Consider the moves that the Ford Motor Company has announced over the past week or so. First of all, Ford announced that it has entered a partnership with Transportation Mobility Cloud developer Autonomic, which will develop cloud-based computing and connectivity technologies for all Ford vehicles. Stripped to its basics, the deal will allow Ford to stick to its historic job of building cars and trucks, while outsourcing the connectivity work to a partner with vast expertise and technical resources. In the marketplace, the collaboration will be powered by Amazon Web Services, from the same company owned by Jeff Bezos, the world’s richest human, and through which many of us got a start buying discounted books.

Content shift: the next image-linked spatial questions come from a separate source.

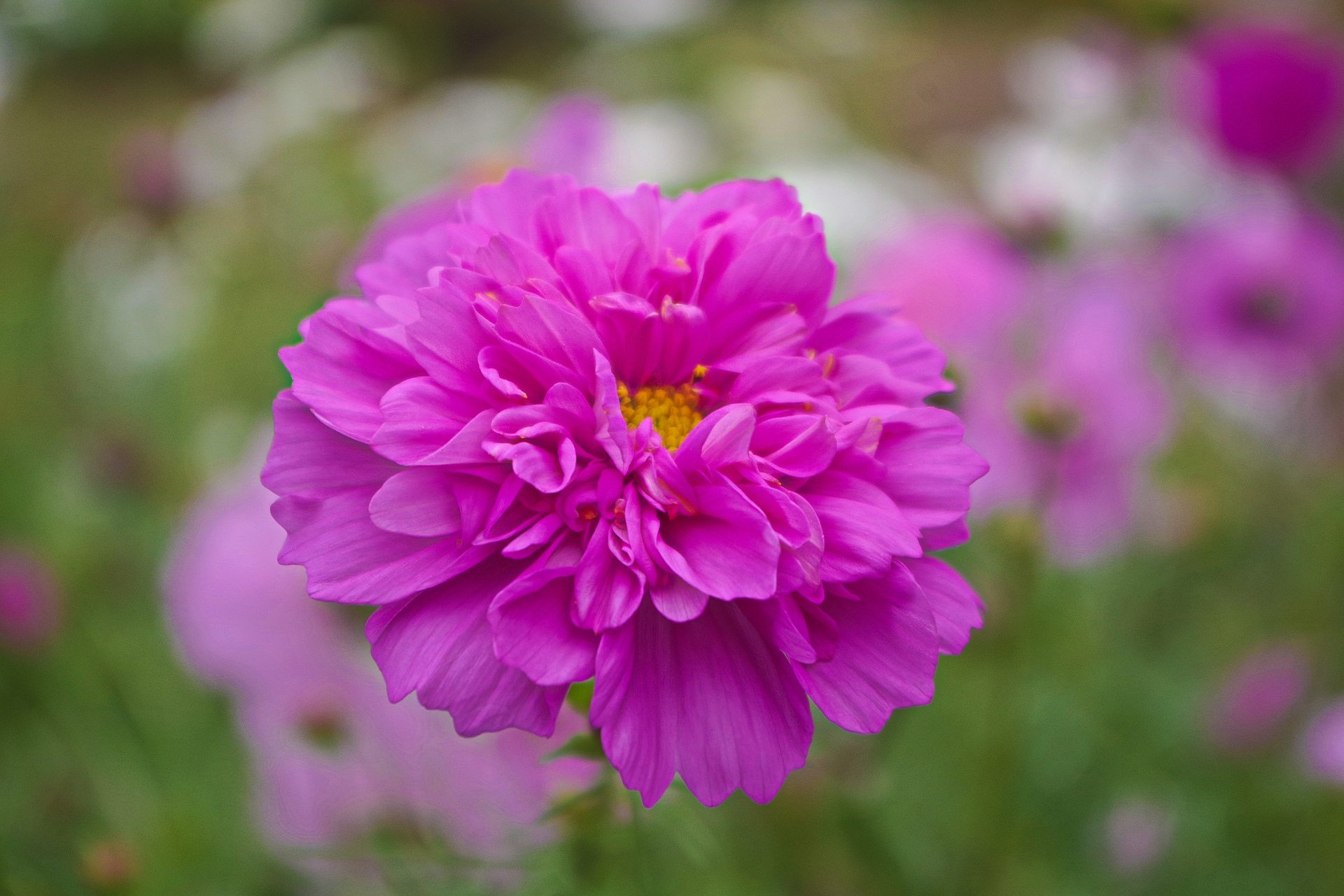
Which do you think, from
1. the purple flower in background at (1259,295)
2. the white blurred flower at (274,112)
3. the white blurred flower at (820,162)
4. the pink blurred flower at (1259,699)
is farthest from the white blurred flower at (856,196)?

In perhaps bigger news, Ford also disclosed its plans to invest half a billion dollars in Rivian, a startup manufacturer of electric vehicles based in Plymouth, Michigan. Rivian was founded in 2009 by engineer R.J. Scaringe, and recently picked up another $700 million in investment from, yes, Amazon. The firm has developed a fully electric pickup and SUV, which it hopes to produce in volume at the former Mitsubishi assembly plant in Normal, Illinois, being renovated with more than $200 million ponied up by investors that include a Saudi bank. The whole deal looks good to Ford, as this photo of Scaringe (left) and executive chairman Bill Ford Jr. abundantly indicates.

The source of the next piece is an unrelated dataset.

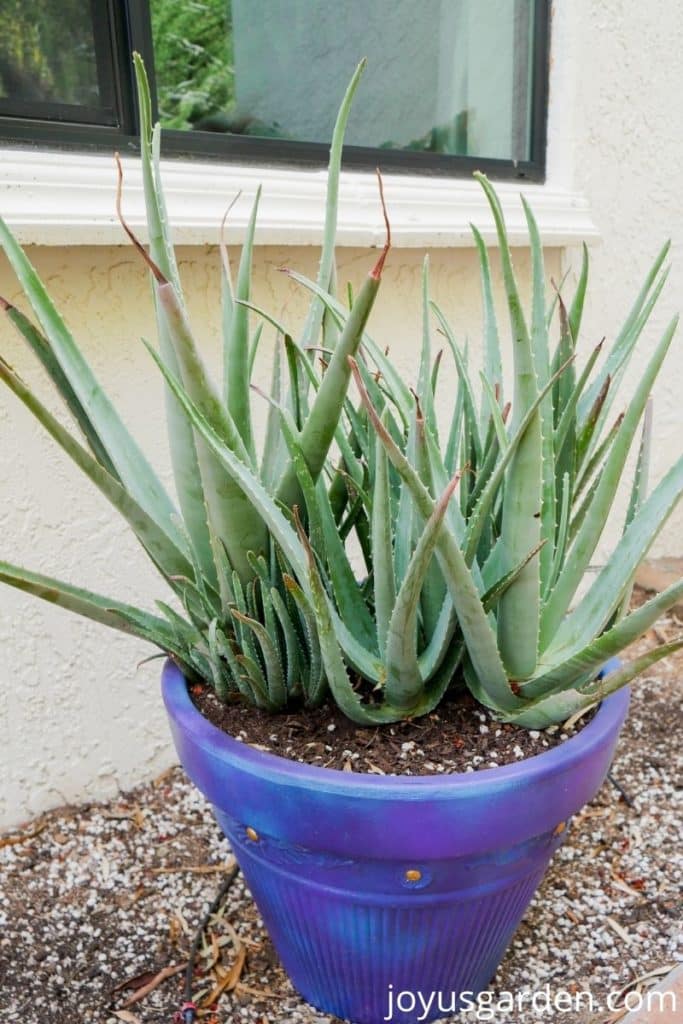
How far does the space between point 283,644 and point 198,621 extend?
10cm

Rivian will use a shared “skateboard” platform incorporating all propulsion and battery systems to power its vehicles. So what can this startup do for Ford, which earned its chops building Model Ts at Highland Park and River Rouge? According to some sources, the Rivian deal with Ford came together after similar talks with General Motors reached an impasse. Ford Jr., the company’s top executive, said it will give his family’s business a quicker way to develop and engineer electric vehicles, such as a planned SUV and electric version of Ford’s all-conquering F-150. The infusion of new cyber technology and electric power have put today’s global auto industry in a state of flux and dizzying change that we haven’t experienced since the safety revolution of the 1970s and forward. Ford made its announcement just as it unveiled a quarterly financial report that showed quarterly losses, in part from dropping the Focus subcompact. Electro-vehicle market leader Tesla also announced significant operating losses. Honda and GM have partnered to bring autonomous vehicles to market, a segment of the industry that also involves Waymo, an operating partner of Google. What’s all this mean? I can’t say, given that I’m still reaching for a level of comfort and confidence with computers that allow what you’re reading here to exist. But the new partnerships and dizzying pace of technological development, I daresay, is going to transform the auto industry in a way that none of us could have ever imagined even a decade ago. Whether it’s all for the better is something we’ll all come to learn as time moves ahead.